No, because Theresa May could have chosen an entirely different course, which is to say, right at the start, that we want the kind of deal with the European Union that Canada, South Korea and a handful of other countries have managed to secure, which preserves a wide measure of free trade between us, but doesn't involve all the governmental entanglements that actually gave rise to the referendum result, which is the background to our debate. I think what is evident from the speech of the Counsel General today is that, of course, he does not and never has accepted the result of the referendum in June 2016, and it's only in recent times that they've become rather more open and transparent about something that they've always wanted to do, which is to reverse that vote. I mean, everybody has paid lip service to the vote of the majority of the British people two years ago, but they've always wanted either to undermine it so fatally that it was meaningless, or they wanted, explicitly, as they now say, to attempt to reverse it with a second referendum, even before the result of the first referendum has been implemented.
Of course, there is a track record for this throughout the whole of Europe; people have had to keep on voting until they produced the result that the EU deep establishment, in Mr Varoufakis's words, wants. Well, this time, it isn't going to happen, and I regret that we are in this unpalatable situation today, but we're never going to be able to deliver on the result of the referendum on the basis of a policy of taking 'no deal' off the table, because that is actually the strongest weapon that Britain ever had in these negotiations. Because, yes, there will undoubtedly be some convulsions if there is a 'no deal' on 29 March; there will be transitional costs—there's no doubt about that—but, as the European Union will also have very significant costs imposed upon it, this merely proves that the deep political establishment in Brussels has absolutely no interest in the welfare of the people of Europe, let alone the people of the United Kingdom.
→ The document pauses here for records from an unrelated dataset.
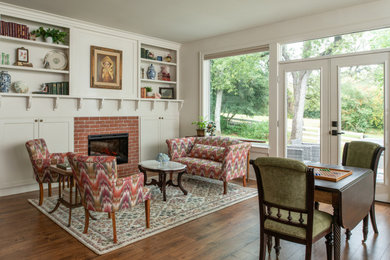 Elegant dark wood floor and brown floor living room photo in Austin with white walls, a standard fireplace and a brick fireplace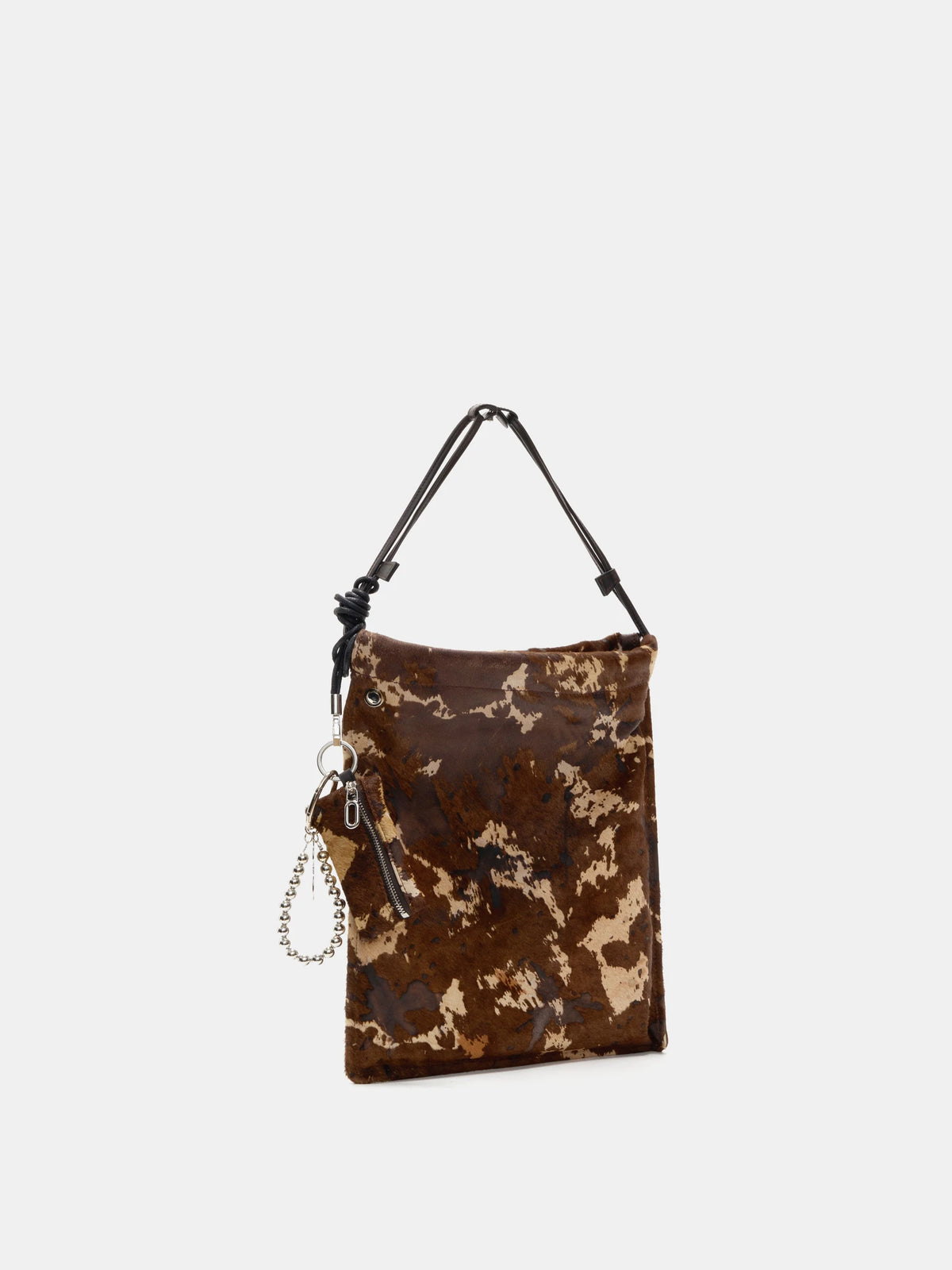 Angled view of Mocha Cow Print bucket bag with matching zip pouch and bead loop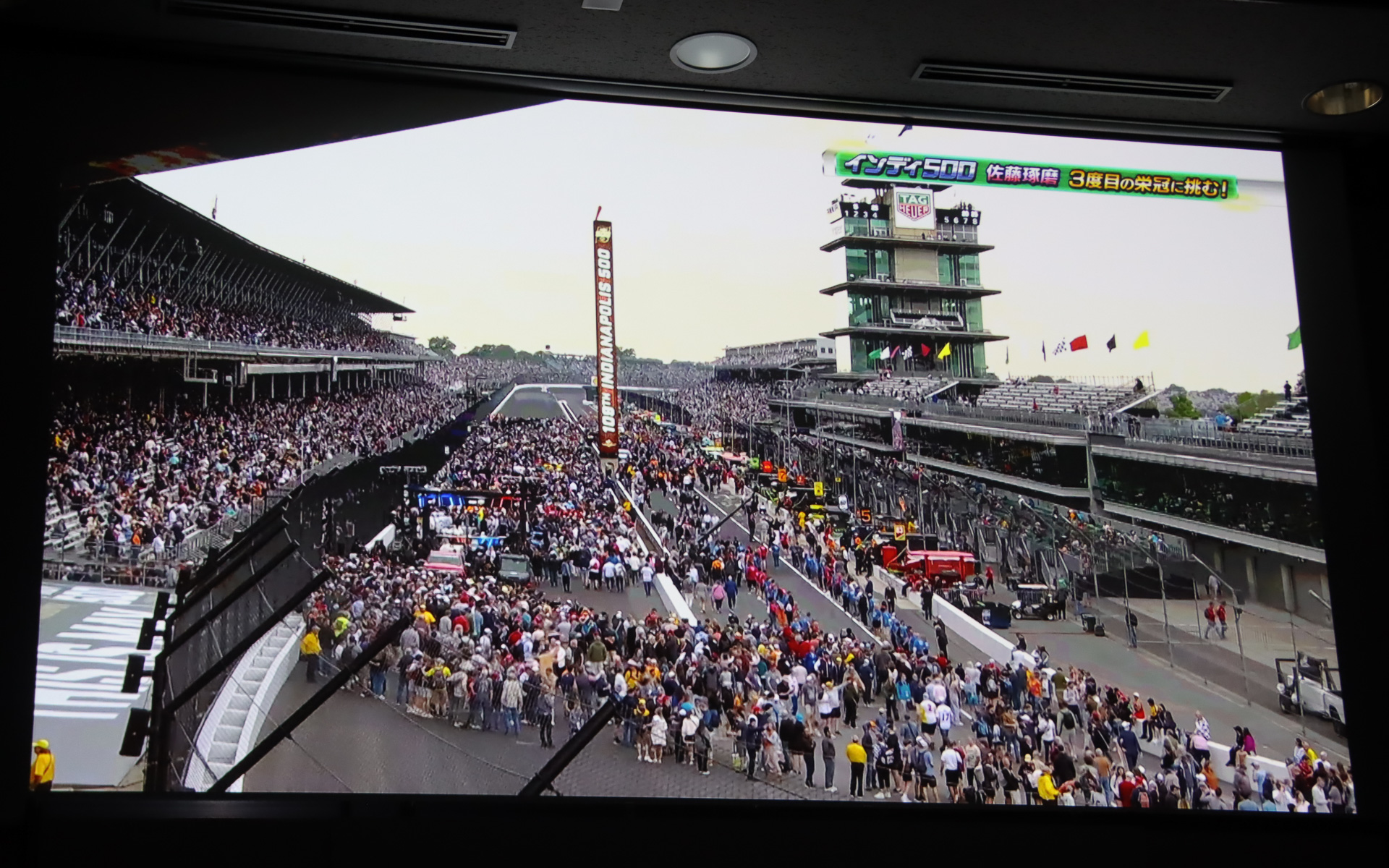 ステージ上のスクリーンで上映されたインディ500 2025年大会のダイジェスト。予選2番手からのスタートで51周をトップ走行したが、一斉にピットインしたタイミングで佐藤琢磨選手は自分のピットスペースで停止できず、大きく順位を落として9位フィッシュとなった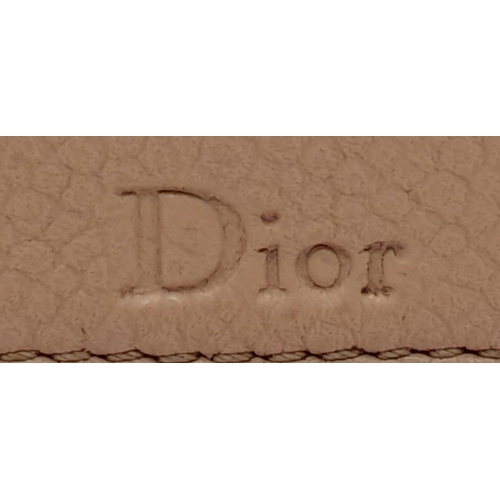 382 - A Christian Dior Blush Leather Small Handbag. Decorative leather with rose gold tone furniture. Zipp... 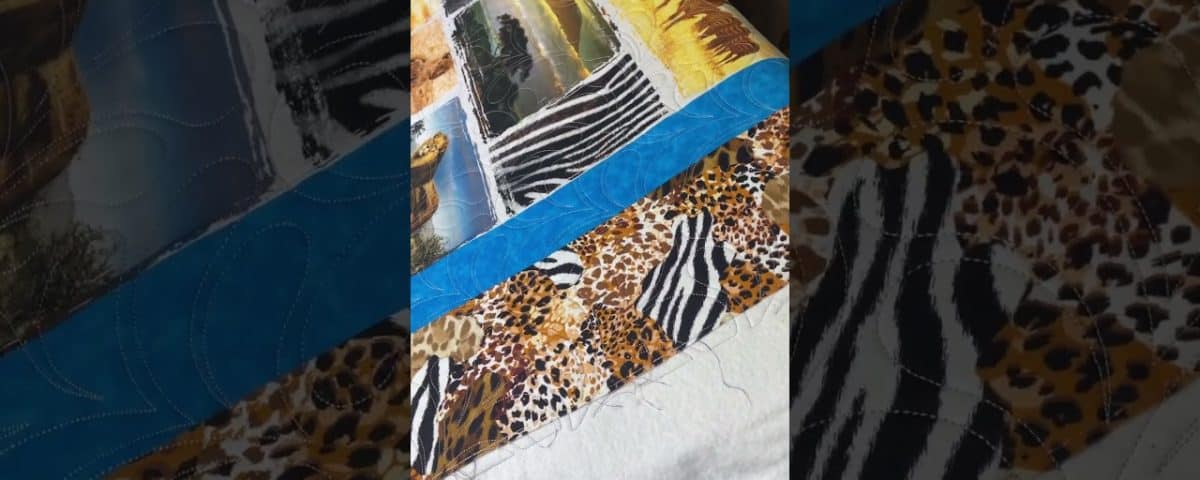 Natalie’s “African Animals” quilt - Longarm quilted by Maynard Longarm Quilting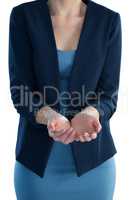 Mid section of businesswoman standing with hands cupped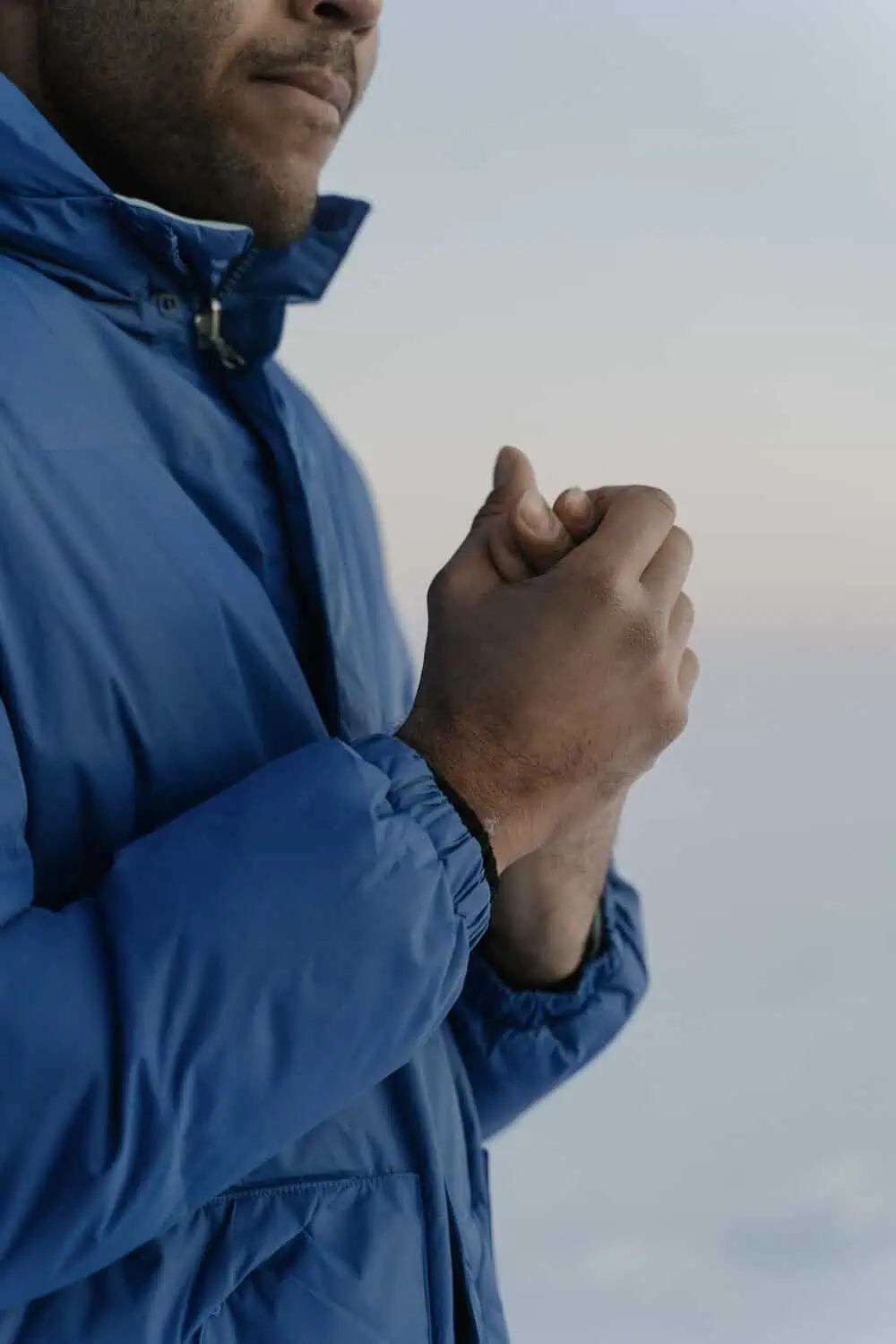 A person in a blue puffer jacket clasps their hands together outdoors against a hazy sky.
They do not want a deal, because they want a punishment Brexit to deter others who might choose the same course that Britain did two and a half years ago.
But let's not overestimate the costs that are going to be imposed upon Britain if there is no deal. Yes, exports to the European Union are important; export of goods amounted to £164 billion in an economy of £2 trillion, and the average tariff rate in the EU's common external tariff is 2.5 per cent. It will matter much more for some sectors of the economy, particularly agriculture, than others, but agriculture is less than 2 per cent of the—[Interruption.] I've no time, I'm sorry, no. I've got four and a half minutes; I haven't any time to give way. I'd love to give way, but I can't.
But we are massive net importers of food. There is a massive market within the United Kingdom for British farmers to exploit if there is no deal. The real losers will be foreign farmers: the bacon producers in Denmark, the wine producers in France, the lettuce producers in Spain—not that that's of great concern to me. So, the future of Britain lies outside the European Union, which is a shrinking part of global trade: 30 per cent of world trade in 1980, down to 15 per cent now, and it will be down to 10 per cent in 20 years' time. Let's leave this sclerotic union. Let's have the courage of our convictions and the belief in ourselves as a nation to make a success in the world with the freedoms that leaving the European Union brings.